• **Short task**
Omit the pictures, then write out every entry exactly as it reads.

• **Input rows**
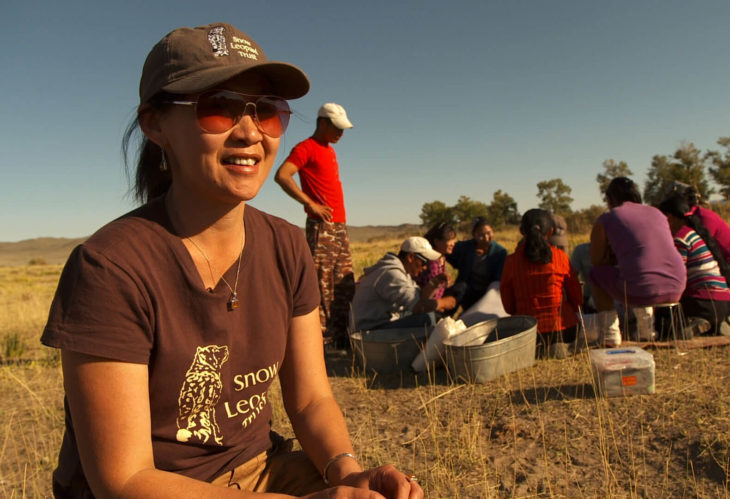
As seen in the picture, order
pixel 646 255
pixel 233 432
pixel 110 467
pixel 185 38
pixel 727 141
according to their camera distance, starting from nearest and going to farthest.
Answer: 1. pixel 110 467
2. pixel 185 38
3. pixel 233 432
4. pixel 646 255
5. pixel 727 141

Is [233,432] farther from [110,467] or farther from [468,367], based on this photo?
[468,367]

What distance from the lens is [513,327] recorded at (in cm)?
444

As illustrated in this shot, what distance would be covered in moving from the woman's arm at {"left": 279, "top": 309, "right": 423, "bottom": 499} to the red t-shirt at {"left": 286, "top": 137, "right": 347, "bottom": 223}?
354 cm

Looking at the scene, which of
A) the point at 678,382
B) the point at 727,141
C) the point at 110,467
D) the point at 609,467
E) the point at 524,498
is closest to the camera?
the point at 110,467

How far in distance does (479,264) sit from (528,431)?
119 inches

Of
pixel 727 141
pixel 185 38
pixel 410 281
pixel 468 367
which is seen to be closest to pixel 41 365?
pixel 410 281

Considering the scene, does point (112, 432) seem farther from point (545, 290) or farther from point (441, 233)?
point (441, 233)

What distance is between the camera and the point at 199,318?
1.34 m

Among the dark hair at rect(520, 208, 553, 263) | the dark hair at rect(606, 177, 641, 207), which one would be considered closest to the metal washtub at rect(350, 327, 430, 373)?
the dark hair at rect(520, 208, 553, 263)

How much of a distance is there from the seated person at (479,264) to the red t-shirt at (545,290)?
1.09 m

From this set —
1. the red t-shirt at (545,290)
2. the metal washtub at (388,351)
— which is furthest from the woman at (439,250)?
the metal washtub at (388,351)

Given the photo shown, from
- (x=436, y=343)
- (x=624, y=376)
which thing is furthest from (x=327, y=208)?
(x=624, y=376)

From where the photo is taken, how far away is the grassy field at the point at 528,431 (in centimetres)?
248

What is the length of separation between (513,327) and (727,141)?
1695 inches
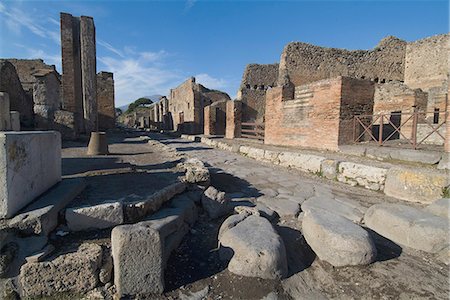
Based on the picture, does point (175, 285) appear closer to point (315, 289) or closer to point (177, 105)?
point (315, 289)

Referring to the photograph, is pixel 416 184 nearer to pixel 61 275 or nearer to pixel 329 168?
pixel 329 168

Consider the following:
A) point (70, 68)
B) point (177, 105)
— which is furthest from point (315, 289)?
point (177, 105)

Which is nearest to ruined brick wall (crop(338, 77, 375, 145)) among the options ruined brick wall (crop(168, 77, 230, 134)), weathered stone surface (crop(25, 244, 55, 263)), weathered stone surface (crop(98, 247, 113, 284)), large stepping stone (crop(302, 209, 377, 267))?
large stepping stone (crop(302, 209, 377, 267))

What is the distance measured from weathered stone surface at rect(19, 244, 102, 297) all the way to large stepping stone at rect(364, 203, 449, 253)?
295 cm

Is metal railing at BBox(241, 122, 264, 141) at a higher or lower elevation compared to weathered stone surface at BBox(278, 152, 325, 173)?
higher

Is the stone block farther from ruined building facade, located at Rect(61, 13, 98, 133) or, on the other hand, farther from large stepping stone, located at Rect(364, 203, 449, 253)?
ruined building facade, located at Rect(61, 13, 98, 133)

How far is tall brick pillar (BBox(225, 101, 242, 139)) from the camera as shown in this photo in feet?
46.8

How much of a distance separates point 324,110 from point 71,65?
38.1 ft

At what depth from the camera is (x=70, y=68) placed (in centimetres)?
1170

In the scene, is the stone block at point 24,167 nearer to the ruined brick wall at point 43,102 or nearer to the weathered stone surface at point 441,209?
the weathered stone surface at point 441,209

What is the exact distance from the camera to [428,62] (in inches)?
768

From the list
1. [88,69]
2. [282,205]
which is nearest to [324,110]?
[282,205]

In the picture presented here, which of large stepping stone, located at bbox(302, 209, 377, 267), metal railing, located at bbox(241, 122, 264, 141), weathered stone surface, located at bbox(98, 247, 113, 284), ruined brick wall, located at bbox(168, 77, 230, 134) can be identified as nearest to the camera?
weathered stone surface, located at bbox(98, 247, 113, 284)

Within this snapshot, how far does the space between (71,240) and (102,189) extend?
3.54ft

• **Written response**
As seen in the picture, order
pixel 646 255
pixel 233 432
pixel 110 467
pixel 185 38
pixel 727 141
according to their camera distance, starting from nearest and going to farthest.
Answer: 1. pixel 110 467
2. pixel 185 38
3. pixel 233 432
4. pixel 646 255
5. pixel 727 141

Is [233,432] farther from [110,467] or farther from [468,367], based on this photo?
[468,367]

What distance from the lens is [513,327] recorded at (in cm)?
444

As illustrated in this shot, what distance would be covered in moving from the woman's arm at {"left": 279, "top": 309, "right": 423, "bottom": 499} to the red t-shirt at {"left": 286, "top": 137, "right": 347, "bottom": 223}?
354 cm

Looking at the scene, which of
A) the point at 678,382
B) the point at 727,141
C) the point at 110,467
D) the point at 609,467
E) the point at 524,498
is closest to the camera?
the point at 110,467

How far in distance does (479,264) sit from (528,431)?
119 inches

Of
pixel 727 141
pixel 185 38
pixel 410 281
pixel 468 367
which is seen to be closest to pixel 41 365?
pixel 410 281

Considering the scene, does point (112, 432) seem farther from point (545, 290) or farther from point (441, 233)?
point (441, 233)

What distance is between the camera and the point at 199,318?
1.34 m

Among the dark hair at rect(520, 208, 553, 263) | the dark hair at rect(606, 177, 641, 207), which one would be considered closest to the metal washtub at rect(350, 327, 430, 373)?
the dark hair at rect(520, 208, 553, 263)

How much of a distance is there from the seated person at (479,264) to the red t-shirt at (545,290)?
1.09 m

From this set —
1. the red t-shirt at (545,290)
2. the metal washtub at (388,351)
— which is furthest from the woman at (439,250)?
the metal washtub at (388,351)

Given the photo shown, from
- (x=436, y=343)
- (x=624, y=376)
which thing is furthest from (x=327, y=208)?
(x=624, y=376)

From where the photo is taken, how far away is the grassy field at the point at 528,431 (in centimetres)?
248

What is the length of separation between (513,327) and (727,141)?
1695 inches
Based on the picture, does point (175, 285) appear closer to point (315, 289) or closer to point (177, 105)?
point (315, 289)

Referring to the photograph, is pixel 416 184 nearer to pixel 61 275 or nearer to pixel 329 168?
pixel 329 168

Consider the following:
A) point (70, 68)
B) point (177, 105)
— which is furthest from point (315, 289)?
point (177, 105)

Which is nearest to ruined brick wall (crop(338, 77, 375, 145)) among the options ruined brick wall (crop(168, 77, 230, 134)), weathered stone surface (crop(25, 244, 55, 263)), weathered stone surface (crop(98, 247, 113, 284)), large stepping stone (crop(302, 209, 377, 267))?
large stepping stone (crop(302, 209, 377, 267))

What is the distance measured from weathered stone surface at rect(19, 244, 102, 297) all the way to large stepping stone at rect(364, 203, 449, 253)?
295 cm

Is metal railing at BBox(241, 122, 264, 141) at a higher or lower elevation compared to weathered stone surface at BBox(278, 152, 325, 173)?
higher

Is the stone block farther from ruined building facade, located at Rect(61, 13, 98, 133) or, on the other hand, farther from large stepping stone, located at Rect(364, 203, 449, 253)?
ruined building facade, located at Rect(61, 13, 98, 133)

How far is tall brick pillar (BBox(225, 101, 242, 139)) from the camera as shown in this photo in feet?
46.8

How much of a distance separates point 324,110 from point 71,65?
38.1 ft

At what depth from the camera is (x=70, y=68) placed (in centimetres)?
1170

In the scene, is the stone block at point 24,167 nearer to the ruined brick wall at point 43,102 or nearer to the weathered stone surface at point 441,209?
the weathered stone surface at point 441,209

What is the exact distance from the camera to [428,62] (in inches)?
768

From the list
1. [88,69]
2. [282,205]
which is nearest to [324,110]?
[282,205]

In the picture presented here, which of large stepping stone, located at bbox(302, 209, 377, 267), metal railing, located at bbox(241, 122, 264, 141), weathered stone surface, located at bbox(98, 247, 113, 284), ruined brick wall, located at bbox(168, 77, 230, 134) can be identified as nearest to the camera?
weathered stone surface, located at bbox(98, 247, 113, 284)

Within this snapshot, how far does the space between (71,240) and (102,189) extend?
3.54ft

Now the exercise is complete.